> **Extracted material**:
-------
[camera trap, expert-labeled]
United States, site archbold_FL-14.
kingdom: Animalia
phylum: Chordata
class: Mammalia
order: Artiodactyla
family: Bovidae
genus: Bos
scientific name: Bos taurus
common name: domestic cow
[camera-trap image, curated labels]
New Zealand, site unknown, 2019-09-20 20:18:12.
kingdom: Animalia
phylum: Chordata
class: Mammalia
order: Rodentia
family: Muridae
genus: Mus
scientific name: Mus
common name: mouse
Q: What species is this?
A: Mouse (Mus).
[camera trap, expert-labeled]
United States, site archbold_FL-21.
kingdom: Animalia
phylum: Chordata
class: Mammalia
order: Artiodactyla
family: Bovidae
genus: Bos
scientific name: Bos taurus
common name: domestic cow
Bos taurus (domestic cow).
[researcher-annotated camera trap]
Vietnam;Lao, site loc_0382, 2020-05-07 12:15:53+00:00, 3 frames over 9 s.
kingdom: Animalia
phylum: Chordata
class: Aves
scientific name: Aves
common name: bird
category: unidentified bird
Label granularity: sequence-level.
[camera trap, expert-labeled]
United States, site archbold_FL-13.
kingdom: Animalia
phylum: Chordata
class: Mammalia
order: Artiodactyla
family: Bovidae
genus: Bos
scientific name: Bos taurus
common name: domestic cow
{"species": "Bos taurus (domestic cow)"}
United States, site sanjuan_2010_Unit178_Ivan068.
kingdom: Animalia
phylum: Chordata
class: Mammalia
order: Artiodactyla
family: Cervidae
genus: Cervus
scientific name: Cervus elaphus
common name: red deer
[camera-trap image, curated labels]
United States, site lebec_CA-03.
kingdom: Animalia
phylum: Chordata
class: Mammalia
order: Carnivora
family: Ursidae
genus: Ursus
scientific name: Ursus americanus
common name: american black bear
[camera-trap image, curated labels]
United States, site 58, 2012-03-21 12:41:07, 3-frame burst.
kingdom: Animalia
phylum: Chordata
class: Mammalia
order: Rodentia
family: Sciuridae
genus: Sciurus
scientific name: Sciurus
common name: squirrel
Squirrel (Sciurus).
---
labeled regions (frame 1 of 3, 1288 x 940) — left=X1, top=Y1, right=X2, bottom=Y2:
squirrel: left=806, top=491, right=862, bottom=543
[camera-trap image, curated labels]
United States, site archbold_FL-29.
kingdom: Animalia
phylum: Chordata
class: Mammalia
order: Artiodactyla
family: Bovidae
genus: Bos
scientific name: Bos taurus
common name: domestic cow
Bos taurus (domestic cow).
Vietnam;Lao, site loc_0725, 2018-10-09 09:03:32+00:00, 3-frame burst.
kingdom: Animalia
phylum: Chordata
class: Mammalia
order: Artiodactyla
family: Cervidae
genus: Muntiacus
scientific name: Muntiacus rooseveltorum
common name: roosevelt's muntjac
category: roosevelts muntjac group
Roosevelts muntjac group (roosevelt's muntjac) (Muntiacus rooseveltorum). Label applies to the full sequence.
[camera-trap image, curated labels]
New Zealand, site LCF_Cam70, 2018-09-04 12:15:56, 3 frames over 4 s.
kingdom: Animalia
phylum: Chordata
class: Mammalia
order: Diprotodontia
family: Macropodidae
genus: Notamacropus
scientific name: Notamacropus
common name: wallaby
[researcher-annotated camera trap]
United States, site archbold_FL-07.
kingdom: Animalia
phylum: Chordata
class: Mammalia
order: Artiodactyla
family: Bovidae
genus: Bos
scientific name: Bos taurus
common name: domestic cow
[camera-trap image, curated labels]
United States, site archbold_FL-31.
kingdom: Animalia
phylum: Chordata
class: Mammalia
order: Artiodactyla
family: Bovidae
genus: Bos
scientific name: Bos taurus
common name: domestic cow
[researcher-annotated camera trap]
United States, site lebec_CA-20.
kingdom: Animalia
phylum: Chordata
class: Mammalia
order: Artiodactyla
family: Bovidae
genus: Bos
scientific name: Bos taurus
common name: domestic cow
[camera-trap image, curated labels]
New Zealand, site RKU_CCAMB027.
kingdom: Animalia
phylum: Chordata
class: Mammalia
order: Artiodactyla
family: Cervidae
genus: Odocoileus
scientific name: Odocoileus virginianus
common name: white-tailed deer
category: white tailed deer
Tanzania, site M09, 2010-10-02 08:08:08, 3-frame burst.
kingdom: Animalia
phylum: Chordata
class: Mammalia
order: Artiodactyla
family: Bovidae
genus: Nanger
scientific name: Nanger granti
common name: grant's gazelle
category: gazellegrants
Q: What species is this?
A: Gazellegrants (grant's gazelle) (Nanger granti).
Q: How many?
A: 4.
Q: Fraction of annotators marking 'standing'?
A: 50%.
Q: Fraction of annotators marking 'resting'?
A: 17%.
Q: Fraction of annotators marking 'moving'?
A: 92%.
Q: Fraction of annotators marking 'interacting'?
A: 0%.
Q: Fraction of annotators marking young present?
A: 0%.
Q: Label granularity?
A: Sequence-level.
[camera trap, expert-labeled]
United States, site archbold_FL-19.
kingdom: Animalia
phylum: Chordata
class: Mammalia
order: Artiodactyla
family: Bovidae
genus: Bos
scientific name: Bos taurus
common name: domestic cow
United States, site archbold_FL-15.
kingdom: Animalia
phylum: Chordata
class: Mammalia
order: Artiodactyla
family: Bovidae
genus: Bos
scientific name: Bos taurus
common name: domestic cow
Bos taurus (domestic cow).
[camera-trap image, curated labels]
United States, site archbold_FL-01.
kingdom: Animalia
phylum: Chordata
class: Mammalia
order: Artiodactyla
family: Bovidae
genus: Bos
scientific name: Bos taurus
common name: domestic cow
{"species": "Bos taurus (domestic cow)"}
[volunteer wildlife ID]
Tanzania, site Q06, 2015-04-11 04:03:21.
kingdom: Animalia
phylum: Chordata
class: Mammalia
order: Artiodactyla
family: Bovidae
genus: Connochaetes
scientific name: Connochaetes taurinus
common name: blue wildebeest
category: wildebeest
-------
> **Work request**: Copy out every line of the listing where the word "granularity" occurs.

> **Result of this exercise**:
Label granularity: sequence-level.
Q: Label granularity?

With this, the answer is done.